* BEGIN SELECTED EXTRACT *

SNAP Container Live Upgrade Algorithm

The goal is to shorten the downtime between each emulation function.

Downtime is the period when the controller is deleted in the source container until it is recreated in the destination container. The fact that each function can be linked to only one controller at a time across all containers on the DPU, mandates that the deletion and creation operations are performed serially.

The rest of the objects (i.e., subsystems, namespaces, and bdevs) do not have this limitation. Therefore, several instances can be opened for each object at the same time.

* END SELECTED EXTRACT *
* BEGIN DATA LINES *

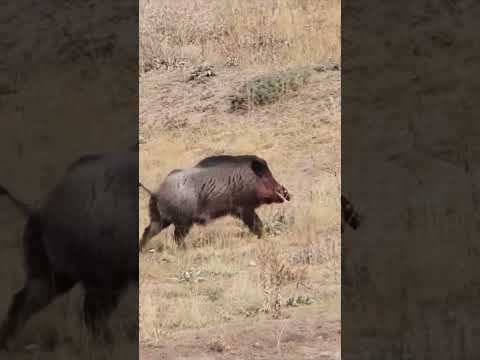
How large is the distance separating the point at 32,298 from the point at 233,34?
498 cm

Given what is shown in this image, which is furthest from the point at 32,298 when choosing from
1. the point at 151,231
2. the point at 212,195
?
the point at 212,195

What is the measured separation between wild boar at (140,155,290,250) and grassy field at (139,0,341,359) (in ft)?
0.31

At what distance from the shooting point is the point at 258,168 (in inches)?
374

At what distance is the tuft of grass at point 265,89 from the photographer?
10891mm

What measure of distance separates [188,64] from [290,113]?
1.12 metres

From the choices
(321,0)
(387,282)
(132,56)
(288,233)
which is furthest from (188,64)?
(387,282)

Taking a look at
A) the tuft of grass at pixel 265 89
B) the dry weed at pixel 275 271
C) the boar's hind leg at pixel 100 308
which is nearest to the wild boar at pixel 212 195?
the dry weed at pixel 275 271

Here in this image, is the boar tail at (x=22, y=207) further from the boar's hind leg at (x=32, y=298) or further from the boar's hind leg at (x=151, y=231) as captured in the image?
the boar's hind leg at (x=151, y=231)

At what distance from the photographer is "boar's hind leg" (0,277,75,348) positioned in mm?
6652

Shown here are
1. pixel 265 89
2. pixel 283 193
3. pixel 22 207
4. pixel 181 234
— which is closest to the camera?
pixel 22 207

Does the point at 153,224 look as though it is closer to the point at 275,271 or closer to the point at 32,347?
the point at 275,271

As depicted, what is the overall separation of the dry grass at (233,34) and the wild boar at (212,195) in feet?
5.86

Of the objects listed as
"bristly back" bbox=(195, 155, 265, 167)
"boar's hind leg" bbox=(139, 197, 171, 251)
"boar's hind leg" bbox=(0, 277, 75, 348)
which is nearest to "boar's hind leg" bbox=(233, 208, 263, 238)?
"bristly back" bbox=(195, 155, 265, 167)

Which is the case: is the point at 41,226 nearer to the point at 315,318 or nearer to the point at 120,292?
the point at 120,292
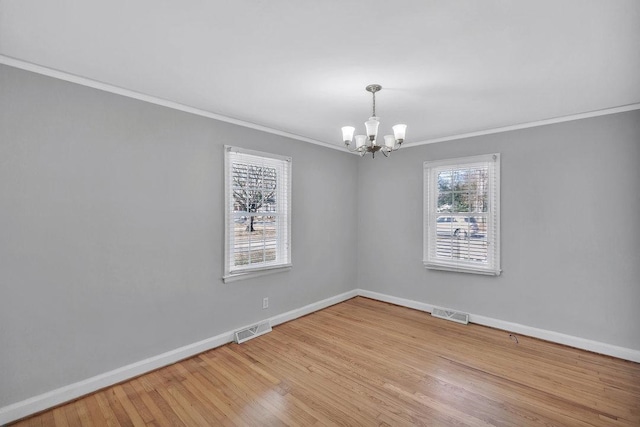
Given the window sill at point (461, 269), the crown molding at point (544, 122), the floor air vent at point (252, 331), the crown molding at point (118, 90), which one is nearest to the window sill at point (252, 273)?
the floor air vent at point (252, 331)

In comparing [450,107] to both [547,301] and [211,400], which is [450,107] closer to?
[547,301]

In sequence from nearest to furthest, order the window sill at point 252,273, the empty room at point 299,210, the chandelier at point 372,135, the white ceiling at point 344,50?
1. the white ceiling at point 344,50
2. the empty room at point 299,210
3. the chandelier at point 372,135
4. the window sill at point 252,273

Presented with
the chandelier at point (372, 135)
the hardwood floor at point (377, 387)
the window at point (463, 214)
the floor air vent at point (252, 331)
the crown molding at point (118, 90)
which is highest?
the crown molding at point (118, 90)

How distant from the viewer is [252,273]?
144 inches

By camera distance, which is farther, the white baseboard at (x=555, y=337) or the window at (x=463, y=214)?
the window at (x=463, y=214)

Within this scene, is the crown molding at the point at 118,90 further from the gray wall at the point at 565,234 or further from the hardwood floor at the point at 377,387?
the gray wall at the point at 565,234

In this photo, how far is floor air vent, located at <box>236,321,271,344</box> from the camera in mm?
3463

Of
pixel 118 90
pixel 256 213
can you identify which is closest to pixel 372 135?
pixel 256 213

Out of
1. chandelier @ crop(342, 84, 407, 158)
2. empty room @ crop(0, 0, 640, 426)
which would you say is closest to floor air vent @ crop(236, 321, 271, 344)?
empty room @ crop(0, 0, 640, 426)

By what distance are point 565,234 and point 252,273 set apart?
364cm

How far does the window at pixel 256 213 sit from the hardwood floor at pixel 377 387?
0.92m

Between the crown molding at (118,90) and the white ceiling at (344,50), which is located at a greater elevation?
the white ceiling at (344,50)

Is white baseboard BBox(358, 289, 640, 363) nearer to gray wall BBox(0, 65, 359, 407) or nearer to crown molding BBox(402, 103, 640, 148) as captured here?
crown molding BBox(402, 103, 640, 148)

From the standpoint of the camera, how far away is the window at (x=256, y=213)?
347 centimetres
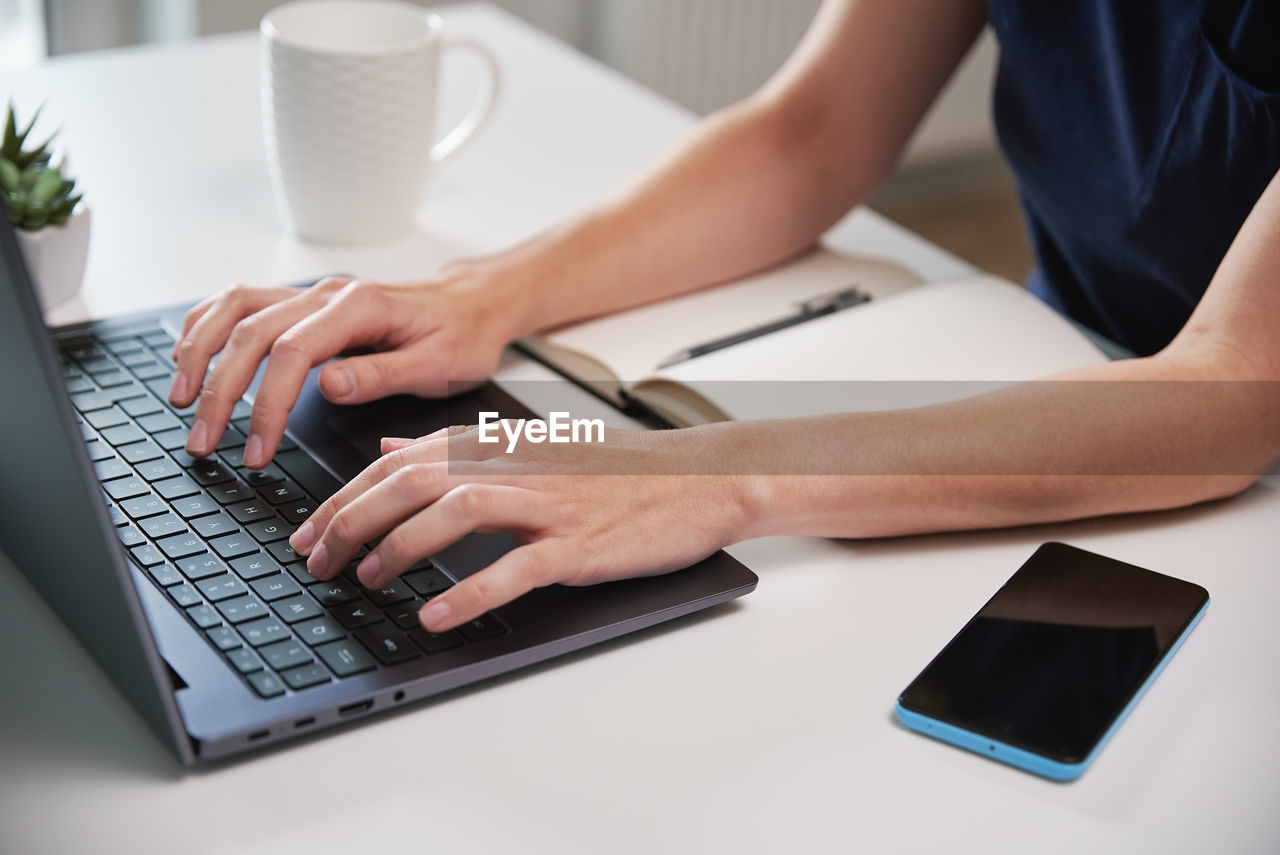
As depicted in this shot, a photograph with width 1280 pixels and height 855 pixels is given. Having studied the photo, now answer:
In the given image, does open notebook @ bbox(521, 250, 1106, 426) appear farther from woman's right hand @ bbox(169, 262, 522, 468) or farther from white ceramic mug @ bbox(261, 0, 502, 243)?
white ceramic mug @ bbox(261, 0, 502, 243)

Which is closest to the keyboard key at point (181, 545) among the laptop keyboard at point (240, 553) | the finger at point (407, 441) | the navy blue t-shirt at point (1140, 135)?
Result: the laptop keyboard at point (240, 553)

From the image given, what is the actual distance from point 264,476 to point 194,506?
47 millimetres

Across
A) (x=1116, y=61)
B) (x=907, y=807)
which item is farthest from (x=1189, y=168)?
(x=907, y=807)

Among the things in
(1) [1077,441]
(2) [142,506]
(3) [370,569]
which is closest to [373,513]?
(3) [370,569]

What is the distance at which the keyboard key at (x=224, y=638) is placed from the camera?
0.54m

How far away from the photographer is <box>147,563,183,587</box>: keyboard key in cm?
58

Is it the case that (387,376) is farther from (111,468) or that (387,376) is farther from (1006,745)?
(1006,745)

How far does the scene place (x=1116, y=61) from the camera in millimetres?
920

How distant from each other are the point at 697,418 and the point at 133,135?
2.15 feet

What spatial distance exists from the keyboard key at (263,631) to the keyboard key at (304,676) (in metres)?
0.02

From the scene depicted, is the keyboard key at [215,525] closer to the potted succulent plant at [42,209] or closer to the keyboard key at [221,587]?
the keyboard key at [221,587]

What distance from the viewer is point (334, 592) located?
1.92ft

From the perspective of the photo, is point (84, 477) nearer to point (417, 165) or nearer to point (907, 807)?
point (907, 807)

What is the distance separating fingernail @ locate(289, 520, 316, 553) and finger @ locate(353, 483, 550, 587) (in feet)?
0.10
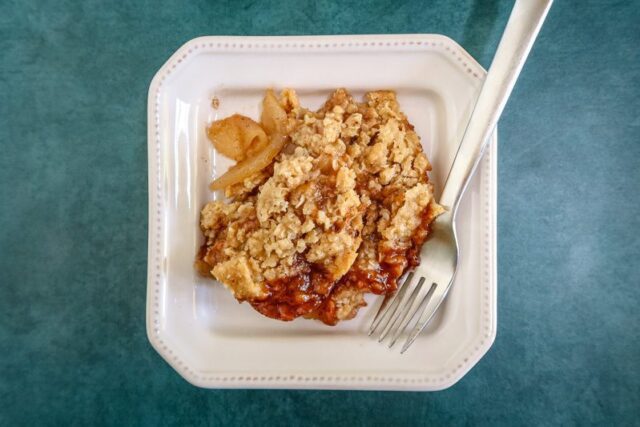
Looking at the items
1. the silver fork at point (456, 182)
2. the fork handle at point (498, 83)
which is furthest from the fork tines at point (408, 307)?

* END DATA LINES *

- WHAT TO DO
- A) Reproduce the records from the line containing "Within this scene, is" through the line containing "347 centimetres", both lines included.
- B) Write the next part of the SNAP container live upgrade excerpt, picking up after its last sentence.
The SNAP live upgrade excerpt and the records come from unrelated sources.

- ANSWERS TO THE EXERCISES
- A)
Within this scene, is the crown molding at the point at 118,90 further from the gray wall at the point at 565,234 or further from the hardwood floor at the point at 377,387?
the gray wall at the point at 565,234

In this photo, how far is floor air vent, located at <box>236,321,271,344</box> from the camera in mm?
3463

Of
pixel 118 90
pixel 256 213
can you identify which is closest to pixel 372 135?
pixel 256 213

Out of
1. chandelier @ crop(342, 84, 407, 158)
2. empty room @ crop(0, 0, 640, 426)
which would you say is closest to floor air vent @ crop(236, 321, 271, 344)?
empty room @ crop(0, 0, 640, 426)

By what distance are point 565,234 and point 252,273 set apart?
364cm

How far does the window at pixel 256 213 sit from the hardwood floor at pixel 377 387?
0.92m

Between the crown molding at (118,90) and the white ceiling at (344,50), which is located at a greater elevation?
the white ceiling at (344,50)

Is white baseboard BBox(358, 289, 640, 363) nearer to gray wall BBox(0, 65, 359, 407) or nearer to crown molding BBox(402, 103, 640, 148) as captured here?
crown molding BBox(402, 103, 640, 148)

From the standpoint of the camera, how far away is the window at (x=256, y=213)?
347 centimetres

- B)
Notes:

  • If shared SNAP objects (subsystems and namespaces) and bdevs are used:

    • The simple approach is to create the objects in the destination container before running the algorithm, and to delete them in source container after running the algorithm

    • A more advanced solution is to create the objects in the destination container at first appearance and to delete them when they are no longer used in the source container

  • A hot-plugged PCIe function remains persistent through different SNAP containers, until it is either explicitly unplugged or the system goes through a cold reboot. Therefore, live upgrade for hotplug emulation functions is the same as physical emulation functions.

Live Upgrade Algorithm for Virtio-blk Emulation Functions

Iterate over the virtio-blk physical emulation functions (PF), for each PF:

  1. If the PF's controller is attached to a bdev, create in advance the same bdev in the destination container. This does not impact the source PF but shortens down time for the specific function.

  2. Destroy the PF's virtio-blk controller in the source container.

  3. Create the same virtio-blk controller in the destination container. Once this step is complete, the down time of the function ends.

  4. Delete the bdev in the source container if one exists.

  5. For each of the virtio-blk virtual emulation functions of the PFs, perform steps 1-4 but for VFs instead of PFs.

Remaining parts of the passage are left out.